## [任务说明]
A. 原文中的方法与其他方法进行对比实验时,用的是哪个数据集?
B. 请接着原文(IBSNet论文摘要页)最后一句往下续写。

## [原文]
.....
计算机科学 ›› 2025, Vol. 52 ›› Issue (8): 195-203.doi: 10.11896/jsjkx.240900086

• 计算机图形学&多媒体 • 上一篇    下一篇

IBSNet:用于估计单视角扫描点云交互平分面的神经隐式场

袁右文, 金朔, 赵玺   

  1. 西安交通大学计算机科学与技术学院 西安 710049
  • 收稿日期:2024-09-13 修回日期:2025-01-24 出版日期:2025-08-15 发布日期:2025-08-08
  • 通讯作者: 赵玺(xi.zhao@xjtu.edu.cn)
  • 作者简介:(2193412689@stu.xjtu.edu.cn)
  • 基金资助:
    国家重点研发计划(2022YFB3303202);国家自然科学基金(62072366,U23A20312)

IBSNet:A Neural Implicit Field for IBS Prediction in Single-view Scanned Point Cloud

YUAN Youwen, JIN Shuo, ZHAO Xi   

  1. College of Computer Science and Technology,Xi'an Jiaotong University,Xi'an 710049,China
  • Received:2024-09-13 Revised:2025-01-24 Online:2025-08-15 Published:2025-08-08
  • About author:YUAN Youwen,born in 2001,postgra-duate.His main research interests include 3D point cloud processing and analysis,and 3D interaction relationship analysis.
    ZHAO Xi,born in 1985,Ph.D,professor,Ph.D supervisor,is a member of CCF(No.86701M).Her main research interests include 3D data analysis and processing and synthesis.
  • Supported by:
    National Key Research and Development Program of China(2022YFB3303202) and National Natural Science Foundation of China(62072366,U23A20312).

摘要: 三维物体之间的空间关系分析对于多物体场景的理解及合成具有重要意义。传统的三维空间关系分析方法计算物体之间的交互平分面(Interaction Bisector Surface,IBS)并进一步提取其特征。然而,当输入为单视角扫描点云时,由于数据完整性的缺失,使用传统方法往往难以计算出准确的交互平分面,从而极大地影响了下游任务(如场景分类、分析、合成等)。针对此问题,提出一种面向单视角扫描点云的交互平分面估计方法,使用神经网络框架IBSNet估计双物体的差分无符号距离场,然后基于这种隐式距离场的表示提取交互平分面。在ICON数据集上对该方法与其他方法(几何方法、IMNet、Grasping Field)进行了对比实验,并测试了各个方法在面对不同残缺程度和噪声程度的单视角扫描点云时的鲁棒性。实验结果表明,该方法对于残缺的单视角扫描点云有一定的鲁棒性,可以有效地估计出形状之间的交互平分面。
.....
## [提取列表]
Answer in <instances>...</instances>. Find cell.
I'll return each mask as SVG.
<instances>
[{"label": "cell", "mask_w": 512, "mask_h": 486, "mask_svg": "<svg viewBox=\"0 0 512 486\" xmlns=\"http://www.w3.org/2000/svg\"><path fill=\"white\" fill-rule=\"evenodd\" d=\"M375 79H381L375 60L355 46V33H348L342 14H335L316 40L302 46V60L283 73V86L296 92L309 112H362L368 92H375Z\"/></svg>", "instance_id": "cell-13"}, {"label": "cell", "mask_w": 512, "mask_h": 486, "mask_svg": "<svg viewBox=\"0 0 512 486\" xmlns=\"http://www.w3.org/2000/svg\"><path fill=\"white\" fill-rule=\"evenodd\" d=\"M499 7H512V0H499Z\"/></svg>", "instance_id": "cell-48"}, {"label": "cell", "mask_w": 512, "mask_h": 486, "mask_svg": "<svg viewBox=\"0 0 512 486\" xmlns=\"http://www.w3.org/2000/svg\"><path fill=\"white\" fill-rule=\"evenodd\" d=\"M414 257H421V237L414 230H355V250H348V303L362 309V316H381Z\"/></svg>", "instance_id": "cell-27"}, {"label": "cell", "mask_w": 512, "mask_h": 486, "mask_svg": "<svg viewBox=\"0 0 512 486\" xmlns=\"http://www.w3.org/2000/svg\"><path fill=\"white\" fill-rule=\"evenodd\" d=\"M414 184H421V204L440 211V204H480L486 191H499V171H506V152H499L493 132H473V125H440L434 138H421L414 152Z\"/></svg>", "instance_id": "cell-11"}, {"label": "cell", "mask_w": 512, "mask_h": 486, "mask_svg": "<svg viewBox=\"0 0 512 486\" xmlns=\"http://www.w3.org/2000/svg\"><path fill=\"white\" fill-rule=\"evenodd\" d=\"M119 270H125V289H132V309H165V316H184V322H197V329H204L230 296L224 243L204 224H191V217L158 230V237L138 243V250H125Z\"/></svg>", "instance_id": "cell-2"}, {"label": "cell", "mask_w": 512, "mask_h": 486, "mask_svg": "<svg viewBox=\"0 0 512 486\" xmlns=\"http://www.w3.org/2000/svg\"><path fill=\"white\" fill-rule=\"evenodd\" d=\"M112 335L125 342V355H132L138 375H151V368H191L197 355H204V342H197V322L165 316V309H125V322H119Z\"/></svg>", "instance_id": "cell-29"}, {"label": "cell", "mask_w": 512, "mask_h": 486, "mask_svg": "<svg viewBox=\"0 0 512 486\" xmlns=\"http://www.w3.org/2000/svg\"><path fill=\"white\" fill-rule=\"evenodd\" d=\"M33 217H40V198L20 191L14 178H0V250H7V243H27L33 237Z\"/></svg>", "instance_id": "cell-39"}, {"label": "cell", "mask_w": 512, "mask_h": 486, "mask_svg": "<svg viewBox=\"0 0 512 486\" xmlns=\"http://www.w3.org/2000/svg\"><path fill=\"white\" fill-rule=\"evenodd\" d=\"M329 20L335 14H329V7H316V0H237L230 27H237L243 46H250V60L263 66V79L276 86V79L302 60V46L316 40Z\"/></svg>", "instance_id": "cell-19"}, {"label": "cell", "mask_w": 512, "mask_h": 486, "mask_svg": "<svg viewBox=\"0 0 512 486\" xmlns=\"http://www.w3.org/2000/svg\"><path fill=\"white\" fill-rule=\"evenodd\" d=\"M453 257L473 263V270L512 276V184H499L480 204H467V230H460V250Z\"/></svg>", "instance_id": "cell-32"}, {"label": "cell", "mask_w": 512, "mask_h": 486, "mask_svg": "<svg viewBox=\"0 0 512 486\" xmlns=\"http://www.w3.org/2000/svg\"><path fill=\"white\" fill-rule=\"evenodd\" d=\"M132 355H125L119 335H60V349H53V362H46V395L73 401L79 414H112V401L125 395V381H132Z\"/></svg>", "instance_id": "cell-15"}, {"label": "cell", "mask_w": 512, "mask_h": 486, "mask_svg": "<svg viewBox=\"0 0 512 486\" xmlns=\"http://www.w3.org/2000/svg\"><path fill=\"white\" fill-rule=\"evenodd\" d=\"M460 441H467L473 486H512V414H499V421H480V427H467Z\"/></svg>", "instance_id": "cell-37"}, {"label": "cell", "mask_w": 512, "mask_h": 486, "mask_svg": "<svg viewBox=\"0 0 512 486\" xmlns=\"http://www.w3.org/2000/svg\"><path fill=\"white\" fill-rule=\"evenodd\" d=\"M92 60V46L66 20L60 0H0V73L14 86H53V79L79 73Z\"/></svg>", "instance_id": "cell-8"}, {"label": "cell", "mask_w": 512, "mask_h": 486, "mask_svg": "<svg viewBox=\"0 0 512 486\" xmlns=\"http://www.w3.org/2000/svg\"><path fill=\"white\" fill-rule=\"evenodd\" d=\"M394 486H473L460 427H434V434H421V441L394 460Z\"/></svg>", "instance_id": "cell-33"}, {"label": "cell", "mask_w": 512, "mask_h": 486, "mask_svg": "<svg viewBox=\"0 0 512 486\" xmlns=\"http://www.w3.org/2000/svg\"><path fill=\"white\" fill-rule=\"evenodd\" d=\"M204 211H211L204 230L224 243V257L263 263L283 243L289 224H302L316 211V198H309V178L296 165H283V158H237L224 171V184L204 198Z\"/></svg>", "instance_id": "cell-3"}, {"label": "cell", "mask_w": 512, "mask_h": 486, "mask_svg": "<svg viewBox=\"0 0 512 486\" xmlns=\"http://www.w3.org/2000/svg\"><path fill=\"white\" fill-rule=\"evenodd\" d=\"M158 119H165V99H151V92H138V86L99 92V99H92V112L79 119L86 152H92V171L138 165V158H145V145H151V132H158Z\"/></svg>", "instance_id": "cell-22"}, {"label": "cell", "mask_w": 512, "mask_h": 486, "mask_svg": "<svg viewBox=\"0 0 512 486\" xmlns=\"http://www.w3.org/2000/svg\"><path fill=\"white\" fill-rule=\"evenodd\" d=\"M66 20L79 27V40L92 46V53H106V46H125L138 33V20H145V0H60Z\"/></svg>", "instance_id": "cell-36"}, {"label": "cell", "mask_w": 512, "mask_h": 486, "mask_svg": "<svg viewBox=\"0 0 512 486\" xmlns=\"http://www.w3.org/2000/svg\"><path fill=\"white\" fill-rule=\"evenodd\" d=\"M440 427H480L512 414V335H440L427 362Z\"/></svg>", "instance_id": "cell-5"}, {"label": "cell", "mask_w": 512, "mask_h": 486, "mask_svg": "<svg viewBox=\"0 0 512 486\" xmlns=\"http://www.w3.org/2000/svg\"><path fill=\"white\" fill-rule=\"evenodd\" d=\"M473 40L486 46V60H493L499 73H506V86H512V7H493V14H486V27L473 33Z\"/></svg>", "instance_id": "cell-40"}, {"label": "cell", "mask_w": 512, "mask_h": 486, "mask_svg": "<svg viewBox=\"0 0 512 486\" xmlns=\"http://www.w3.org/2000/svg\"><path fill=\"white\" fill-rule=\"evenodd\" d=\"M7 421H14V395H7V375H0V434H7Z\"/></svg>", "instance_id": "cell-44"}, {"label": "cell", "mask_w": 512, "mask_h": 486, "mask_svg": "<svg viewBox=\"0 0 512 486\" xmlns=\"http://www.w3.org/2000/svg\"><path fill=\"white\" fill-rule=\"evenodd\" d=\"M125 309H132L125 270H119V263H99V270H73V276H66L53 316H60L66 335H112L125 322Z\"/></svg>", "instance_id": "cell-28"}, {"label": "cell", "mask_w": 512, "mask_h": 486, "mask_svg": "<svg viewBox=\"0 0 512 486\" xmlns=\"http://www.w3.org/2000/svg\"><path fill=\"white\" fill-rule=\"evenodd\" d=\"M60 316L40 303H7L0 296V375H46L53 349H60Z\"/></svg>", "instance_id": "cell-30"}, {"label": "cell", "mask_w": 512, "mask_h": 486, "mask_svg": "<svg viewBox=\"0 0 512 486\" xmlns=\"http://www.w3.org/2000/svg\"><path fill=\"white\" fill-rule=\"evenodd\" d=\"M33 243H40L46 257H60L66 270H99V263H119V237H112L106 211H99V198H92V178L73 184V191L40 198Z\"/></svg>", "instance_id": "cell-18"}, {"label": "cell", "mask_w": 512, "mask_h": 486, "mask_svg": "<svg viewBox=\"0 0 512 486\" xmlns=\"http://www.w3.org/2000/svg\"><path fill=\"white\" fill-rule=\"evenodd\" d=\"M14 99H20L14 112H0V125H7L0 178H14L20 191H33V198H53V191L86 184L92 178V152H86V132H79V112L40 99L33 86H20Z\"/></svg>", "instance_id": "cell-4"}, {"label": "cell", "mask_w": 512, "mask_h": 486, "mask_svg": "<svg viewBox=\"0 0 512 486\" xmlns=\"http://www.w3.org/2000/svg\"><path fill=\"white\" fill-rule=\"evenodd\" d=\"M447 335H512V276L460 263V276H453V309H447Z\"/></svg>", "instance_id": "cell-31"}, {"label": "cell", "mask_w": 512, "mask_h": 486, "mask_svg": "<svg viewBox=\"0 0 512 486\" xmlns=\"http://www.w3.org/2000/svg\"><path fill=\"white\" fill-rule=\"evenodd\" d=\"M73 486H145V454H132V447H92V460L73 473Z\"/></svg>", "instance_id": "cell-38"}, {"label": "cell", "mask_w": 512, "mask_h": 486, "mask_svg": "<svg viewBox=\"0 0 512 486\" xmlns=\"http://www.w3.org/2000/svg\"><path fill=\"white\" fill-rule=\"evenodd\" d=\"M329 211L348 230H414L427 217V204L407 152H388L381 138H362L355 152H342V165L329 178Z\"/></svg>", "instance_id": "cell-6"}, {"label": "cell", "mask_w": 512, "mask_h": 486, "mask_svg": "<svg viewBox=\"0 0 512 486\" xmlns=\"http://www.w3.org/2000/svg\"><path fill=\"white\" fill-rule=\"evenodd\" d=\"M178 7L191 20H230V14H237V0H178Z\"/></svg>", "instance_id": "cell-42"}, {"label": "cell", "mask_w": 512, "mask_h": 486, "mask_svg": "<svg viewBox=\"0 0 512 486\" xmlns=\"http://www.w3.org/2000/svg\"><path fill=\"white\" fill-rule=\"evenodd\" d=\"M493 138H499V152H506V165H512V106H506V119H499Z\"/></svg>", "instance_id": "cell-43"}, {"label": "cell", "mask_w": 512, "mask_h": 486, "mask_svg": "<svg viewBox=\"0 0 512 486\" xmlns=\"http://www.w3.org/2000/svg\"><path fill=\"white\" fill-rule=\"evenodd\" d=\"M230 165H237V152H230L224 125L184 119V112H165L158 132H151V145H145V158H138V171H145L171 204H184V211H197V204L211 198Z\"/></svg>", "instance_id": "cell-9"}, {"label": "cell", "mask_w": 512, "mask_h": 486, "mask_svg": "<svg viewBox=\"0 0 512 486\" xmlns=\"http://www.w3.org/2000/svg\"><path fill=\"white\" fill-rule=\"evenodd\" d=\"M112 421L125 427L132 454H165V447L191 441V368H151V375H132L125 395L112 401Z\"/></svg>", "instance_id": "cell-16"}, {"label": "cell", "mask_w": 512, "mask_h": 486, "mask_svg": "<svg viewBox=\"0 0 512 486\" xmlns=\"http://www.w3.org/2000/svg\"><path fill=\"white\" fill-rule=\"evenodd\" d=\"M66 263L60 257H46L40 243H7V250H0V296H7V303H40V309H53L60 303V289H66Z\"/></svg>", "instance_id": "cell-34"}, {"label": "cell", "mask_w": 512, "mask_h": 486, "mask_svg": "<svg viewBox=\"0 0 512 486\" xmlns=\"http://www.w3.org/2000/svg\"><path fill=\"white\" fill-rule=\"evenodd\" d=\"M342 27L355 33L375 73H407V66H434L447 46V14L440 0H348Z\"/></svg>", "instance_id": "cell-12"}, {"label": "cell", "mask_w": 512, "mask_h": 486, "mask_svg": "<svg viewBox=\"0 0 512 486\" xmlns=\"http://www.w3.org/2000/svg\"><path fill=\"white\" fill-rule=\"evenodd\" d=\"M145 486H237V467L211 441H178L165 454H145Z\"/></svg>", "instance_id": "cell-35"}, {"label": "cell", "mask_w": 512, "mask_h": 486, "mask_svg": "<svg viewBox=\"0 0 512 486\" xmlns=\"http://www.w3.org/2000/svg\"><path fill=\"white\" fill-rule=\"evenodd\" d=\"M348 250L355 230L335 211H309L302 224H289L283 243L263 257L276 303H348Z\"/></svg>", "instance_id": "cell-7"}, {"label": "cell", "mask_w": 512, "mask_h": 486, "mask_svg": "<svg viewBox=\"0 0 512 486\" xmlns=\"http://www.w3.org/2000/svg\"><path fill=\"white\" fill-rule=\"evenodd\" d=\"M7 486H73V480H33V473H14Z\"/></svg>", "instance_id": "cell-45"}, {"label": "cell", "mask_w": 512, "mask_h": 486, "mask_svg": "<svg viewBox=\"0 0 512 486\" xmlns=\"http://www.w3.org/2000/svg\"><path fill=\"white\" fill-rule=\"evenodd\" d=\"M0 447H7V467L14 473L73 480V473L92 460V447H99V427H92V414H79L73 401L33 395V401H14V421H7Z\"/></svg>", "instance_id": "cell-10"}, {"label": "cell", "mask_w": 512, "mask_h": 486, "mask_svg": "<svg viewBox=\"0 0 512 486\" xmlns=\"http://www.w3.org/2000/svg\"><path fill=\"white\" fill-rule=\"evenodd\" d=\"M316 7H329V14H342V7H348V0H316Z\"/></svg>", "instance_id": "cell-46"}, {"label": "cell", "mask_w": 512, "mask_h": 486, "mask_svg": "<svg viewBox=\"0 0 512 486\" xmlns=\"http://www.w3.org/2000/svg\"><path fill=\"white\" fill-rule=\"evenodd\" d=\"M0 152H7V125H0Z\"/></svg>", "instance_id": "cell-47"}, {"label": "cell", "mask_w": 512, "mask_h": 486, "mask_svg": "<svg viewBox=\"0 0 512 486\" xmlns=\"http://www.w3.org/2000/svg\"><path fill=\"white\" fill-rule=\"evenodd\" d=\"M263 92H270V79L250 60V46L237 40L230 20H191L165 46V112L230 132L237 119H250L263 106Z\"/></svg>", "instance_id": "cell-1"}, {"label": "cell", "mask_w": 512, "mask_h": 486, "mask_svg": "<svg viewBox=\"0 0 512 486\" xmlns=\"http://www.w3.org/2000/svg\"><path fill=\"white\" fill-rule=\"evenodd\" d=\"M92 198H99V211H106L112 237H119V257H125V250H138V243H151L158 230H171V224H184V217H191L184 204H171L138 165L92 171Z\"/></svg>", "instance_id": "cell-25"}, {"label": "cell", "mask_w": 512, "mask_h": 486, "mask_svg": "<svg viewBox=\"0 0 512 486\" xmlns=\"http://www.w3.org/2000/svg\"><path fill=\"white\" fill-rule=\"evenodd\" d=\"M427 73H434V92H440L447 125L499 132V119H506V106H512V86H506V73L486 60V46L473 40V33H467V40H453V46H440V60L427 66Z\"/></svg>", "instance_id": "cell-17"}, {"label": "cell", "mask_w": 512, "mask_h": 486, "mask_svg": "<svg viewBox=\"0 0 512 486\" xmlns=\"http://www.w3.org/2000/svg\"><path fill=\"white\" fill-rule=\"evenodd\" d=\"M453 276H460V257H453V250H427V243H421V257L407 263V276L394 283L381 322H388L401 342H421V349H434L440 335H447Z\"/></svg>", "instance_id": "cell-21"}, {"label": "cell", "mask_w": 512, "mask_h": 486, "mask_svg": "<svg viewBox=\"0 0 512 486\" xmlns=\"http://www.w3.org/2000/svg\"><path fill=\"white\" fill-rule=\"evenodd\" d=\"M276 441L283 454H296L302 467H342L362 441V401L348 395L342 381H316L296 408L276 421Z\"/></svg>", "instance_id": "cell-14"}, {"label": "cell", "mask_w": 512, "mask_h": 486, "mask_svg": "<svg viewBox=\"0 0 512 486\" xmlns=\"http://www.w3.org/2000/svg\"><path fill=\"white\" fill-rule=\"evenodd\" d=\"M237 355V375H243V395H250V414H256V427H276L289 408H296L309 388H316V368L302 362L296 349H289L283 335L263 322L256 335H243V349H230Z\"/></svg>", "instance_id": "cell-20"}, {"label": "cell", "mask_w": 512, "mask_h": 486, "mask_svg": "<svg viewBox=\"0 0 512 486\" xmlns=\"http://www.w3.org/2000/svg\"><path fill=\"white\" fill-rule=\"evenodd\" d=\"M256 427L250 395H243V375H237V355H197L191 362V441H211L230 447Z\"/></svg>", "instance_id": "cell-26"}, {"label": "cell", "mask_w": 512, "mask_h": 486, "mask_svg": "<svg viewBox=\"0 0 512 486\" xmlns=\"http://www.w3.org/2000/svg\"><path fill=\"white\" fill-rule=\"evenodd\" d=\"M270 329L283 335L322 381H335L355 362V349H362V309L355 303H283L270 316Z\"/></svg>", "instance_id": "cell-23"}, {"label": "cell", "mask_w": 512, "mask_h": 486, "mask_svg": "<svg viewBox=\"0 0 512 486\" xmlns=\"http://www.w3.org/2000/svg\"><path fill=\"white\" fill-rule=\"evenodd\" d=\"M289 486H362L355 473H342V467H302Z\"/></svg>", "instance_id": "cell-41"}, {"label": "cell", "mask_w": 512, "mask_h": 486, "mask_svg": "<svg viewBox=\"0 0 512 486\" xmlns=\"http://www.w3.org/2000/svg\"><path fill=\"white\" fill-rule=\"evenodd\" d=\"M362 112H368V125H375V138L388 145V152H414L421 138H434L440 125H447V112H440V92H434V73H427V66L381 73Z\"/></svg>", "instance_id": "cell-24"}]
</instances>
.....
## [参考答案]
A. ICON数据集。

B.
关键词: 空间关系分析, 交互平分面, 单视角扫描点云, 神经隐式场, 无符号距离场

Abstract: The analysis of spatial relationships between 3D objects is of great significance for scene understanding and interaction.For example,by analyzing the spatial relationship between the robot and the object,the robot can be guided to grasp the object more accurately.By learning the spatial relationship between objects in the real scene,it can guide the generation of virtual scenes that look more natural or better meet the needs of interaction.However,because the single-view scanned point clouds gotten by RGB-D cameras or LiDAR usually have many artifacts and noise,existing methods for analyzing the spatial relationships of objects are often difficult to make accurate predictions when faced with single-view scanned point clouds,which makes these me-thods impractical for practical applications.For handling the spatial relationship analysis of single-view scanned point clouds,this paper uses the interaction bisector surface(IBS) to express spatial relationships,and proposes a differential unsigned distance field of dual-object to implicitly represent IBS.Inspired by the implicit function learning methods widely used in recent years,this paper designs a neural implicit field to fit the differential unsigned distance field.This neural implicit field takes the single-view scanned point clouds of two objects as input and returns the different unsigned distance field of the two objects.This network uses two multi-layer self-attention point cloud encoders to extract the features of the two input point clouds and combines these features after that.Then these features are inputted into a dual-object unsigned distance decoder to get the unsigned distance va-lue of the query points.Comparative experiments of this method with other methods(Geometry Method,IMNet and Grasping Field) are conducted on the ICON dataset.It simulates single-view scans of each scene from 26 different viewpoints to get the single-view scanned point clouds and split the whole dataset into training set and test set based on a single scene.The robustness of each method is also tested when facing single-view scanning point clouds with different degrees of incompleteness and noise.Experimental results show that theproposed neural implicit field is very robust to the input single-view scanned point clouds with different degrees of incompleteness,and can efficiently predict IBS with accurate shapes.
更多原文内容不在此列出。